Исходный текст:
┄┄┄┄┄┄┄┄┄┄
Об этой эволюции писал и критик Владимир Вейдле в лучшей работе о Ходасевиче, опубликованной при его жизни: «Душевный опыт, легший в основу „Тяжелой лиры“, уступил место другому опыту. Та относительная прозрачность мира, которая сперва была ему присуща, сменилась непроницаемою тьмою. Все стало омерзительно вещественным»
[578]
. И душа поэта устремлена в эту тьму, устремлена, несмотря на мучительное отвращение к ней и даже отчасти благодаря этому отвращению. Отношение Ходасевича «Европейской ночи» к реальности ближе к гоголевскому, но без гоголевского физиологичного юмора, и лермонтовскому, но без лермонтовской самомифологизации, чем к пушкинскому и тютчевскому. Отчужденный, влюбленно-ненавидящий взгляд на вещи дарует им ту диковинную выпуклость, которую позднее отмечал в рецензии на «Собрание стихотворений» Ходасевича Владимир Набоков:
Уродики, уродища, уроды
Весь день озерные мутили воды.
Теперь над озером ненастье, мрак,
В траве — лягушечий зеленый квак.
Огни на дачах гаснут понемногу,
Клубки червей полезли на дорогу,
А вдалеке, где всё затерла мгла,
Тупая граммофонная игла
Шатается по рытвинам царапин,
А из трубы еще рычит Шаляпин.
На мокрый мир нисходит угомон.
Лишь кое-где, топча сырой газон.
Блудливые невесты с женихами
Слипаются, накрытые зонтами,
А к ним под юбки лазит с фонарем
Полуслепой, широкоротый гном.
(«Дачное», 1923–1924)
┄┄┄┄┄┄┄┄┄┄
Предоставленные сведения:
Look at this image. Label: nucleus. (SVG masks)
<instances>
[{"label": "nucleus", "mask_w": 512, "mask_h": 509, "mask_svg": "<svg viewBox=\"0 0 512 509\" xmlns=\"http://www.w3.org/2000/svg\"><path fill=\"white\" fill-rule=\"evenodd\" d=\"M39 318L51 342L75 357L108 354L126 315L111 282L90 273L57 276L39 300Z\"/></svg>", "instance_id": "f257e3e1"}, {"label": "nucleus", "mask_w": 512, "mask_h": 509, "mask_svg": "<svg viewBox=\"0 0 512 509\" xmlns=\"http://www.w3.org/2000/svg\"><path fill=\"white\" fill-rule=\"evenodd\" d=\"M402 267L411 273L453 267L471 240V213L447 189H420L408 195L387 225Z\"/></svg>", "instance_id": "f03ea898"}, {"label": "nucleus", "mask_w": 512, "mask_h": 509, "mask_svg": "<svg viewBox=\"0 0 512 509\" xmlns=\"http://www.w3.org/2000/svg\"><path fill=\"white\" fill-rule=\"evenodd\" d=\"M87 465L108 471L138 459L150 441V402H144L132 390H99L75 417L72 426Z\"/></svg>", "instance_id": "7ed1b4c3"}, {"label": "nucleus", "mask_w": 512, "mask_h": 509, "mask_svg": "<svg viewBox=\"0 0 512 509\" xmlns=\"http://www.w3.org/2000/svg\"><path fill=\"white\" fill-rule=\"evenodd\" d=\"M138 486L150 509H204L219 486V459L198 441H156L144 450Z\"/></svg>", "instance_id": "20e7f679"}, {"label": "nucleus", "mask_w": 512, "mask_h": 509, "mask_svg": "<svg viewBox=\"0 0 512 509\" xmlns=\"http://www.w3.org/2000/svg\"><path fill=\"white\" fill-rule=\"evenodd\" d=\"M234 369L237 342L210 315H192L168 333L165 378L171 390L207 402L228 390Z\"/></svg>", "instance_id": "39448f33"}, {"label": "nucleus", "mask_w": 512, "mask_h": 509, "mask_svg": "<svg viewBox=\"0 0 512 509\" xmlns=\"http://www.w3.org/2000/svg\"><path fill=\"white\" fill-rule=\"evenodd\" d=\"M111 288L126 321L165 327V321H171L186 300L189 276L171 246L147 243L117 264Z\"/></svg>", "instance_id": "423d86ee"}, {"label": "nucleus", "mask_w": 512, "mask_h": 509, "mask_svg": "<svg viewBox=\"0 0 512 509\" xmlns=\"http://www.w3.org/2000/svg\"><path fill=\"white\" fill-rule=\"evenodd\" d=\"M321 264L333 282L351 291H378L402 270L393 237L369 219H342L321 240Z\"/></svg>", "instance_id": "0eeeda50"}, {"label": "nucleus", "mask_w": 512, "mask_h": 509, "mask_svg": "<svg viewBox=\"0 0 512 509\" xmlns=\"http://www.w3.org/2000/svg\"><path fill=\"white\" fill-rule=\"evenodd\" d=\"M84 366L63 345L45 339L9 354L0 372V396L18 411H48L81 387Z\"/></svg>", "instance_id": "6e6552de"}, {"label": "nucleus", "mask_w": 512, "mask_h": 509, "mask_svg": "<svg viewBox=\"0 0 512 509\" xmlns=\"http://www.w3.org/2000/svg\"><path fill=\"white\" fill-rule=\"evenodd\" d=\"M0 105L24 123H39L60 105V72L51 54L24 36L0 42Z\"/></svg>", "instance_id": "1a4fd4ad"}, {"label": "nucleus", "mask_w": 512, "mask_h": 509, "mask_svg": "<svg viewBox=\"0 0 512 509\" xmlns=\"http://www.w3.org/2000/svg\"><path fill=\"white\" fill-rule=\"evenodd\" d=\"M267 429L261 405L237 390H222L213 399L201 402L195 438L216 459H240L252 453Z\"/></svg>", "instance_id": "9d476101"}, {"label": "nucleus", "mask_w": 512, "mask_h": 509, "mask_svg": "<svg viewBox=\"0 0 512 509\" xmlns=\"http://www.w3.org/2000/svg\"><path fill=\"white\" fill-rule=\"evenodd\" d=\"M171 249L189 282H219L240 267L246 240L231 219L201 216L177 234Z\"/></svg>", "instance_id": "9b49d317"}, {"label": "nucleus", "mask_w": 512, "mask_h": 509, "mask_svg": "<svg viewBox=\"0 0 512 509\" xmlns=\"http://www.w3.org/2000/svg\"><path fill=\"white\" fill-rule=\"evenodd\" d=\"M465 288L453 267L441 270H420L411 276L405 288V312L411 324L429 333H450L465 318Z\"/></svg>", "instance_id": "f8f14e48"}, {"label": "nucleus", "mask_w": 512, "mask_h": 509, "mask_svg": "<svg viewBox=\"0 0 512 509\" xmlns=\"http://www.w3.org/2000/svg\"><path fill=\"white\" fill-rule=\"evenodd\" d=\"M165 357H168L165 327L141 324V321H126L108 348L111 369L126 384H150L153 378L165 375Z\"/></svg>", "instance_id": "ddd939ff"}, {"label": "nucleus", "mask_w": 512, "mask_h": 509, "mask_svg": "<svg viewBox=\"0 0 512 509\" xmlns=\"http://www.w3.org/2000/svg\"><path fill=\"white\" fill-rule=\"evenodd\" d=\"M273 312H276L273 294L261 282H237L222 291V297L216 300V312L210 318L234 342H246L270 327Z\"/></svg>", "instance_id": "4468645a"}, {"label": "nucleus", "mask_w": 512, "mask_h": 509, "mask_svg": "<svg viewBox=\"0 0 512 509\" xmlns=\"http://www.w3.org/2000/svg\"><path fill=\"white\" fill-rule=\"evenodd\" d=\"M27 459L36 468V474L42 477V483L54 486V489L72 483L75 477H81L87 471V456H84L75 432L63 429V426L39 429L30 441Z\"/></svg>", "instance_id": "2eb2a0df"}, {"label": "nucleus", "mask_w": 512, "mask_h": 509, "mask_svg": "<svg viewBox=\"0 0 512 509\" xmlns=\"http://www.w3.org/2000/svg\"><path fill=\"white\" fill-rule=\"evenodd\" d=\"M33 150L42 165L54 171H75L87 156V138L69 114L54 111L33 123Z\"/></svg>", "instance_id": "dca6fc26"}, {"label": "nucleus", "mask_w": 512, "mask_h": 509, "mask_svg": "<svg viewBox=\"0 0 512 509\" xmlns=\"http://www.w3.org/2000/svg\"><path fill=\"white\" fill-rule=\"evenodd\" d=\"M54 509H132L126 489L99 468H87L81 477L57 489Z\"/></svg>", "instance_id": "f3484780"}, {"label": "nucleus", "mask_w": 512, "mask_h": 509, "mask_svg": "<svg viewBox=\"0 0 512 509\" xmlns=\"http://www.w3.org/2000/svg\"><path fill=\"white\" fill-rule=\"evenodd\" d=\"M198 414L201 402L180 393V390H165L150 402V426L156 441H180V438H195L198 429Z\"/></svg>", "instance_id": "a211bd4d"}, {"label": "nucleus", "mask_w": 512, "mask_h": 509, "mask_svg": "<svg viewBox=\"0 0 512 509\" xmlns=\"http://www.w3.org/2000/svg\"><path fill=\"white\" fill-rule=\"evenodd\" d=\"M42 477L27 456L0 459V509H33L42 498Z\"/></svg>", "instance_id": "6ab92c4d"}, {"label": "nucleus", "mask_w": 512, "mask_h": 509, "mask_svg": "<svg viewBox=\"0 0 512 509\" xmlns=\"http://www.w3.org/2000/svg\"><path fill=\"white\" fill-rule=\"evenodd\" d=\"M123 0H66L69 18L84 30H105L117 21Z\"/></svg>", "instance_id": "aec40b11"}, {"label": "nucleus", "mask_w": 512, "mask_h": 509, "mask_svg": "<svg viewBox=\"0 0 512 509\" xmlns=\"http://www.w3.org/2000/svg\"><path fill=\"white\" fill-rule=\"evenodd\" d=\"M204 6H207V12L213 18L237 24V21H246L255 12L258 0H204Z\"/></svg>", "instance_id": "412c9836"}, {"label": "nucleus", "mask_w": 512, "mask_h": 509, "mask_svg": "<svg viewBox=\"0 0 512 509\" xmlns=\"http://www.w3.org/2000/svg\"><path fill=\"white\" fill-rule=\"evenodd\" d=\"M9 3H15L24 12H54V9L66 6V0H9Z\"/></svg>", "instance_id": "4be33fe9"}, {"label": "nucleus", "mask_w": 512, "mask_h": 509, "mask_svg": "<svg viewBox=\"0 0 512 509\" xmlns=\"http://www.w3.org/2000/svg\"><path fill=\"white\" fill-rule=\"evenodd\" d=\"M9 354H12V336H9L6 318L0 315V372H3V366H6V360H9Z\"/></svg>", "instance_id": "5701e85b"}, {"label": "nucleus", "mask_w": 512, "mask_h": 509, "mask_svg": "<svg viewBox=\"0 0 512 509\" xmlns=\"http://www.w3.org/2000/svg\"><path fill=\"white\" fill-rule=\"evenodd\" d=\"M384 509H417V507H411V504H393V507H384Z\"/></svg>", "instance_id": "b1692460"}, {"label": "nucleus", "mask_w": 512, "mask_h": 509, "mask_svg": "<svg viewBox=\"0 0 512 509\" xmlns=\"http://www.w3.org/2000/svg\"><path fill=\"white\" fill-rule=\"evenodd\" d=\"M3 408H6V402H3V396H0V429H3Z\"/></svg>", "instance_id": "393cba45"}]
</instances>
┄┄┄┄┄┄┄┄┄┄
Какой критик, согласно исходному тексту, написал лучшую работу о Ходасевиче, опубликованную при жизни поэта?

Владимир Вейдле.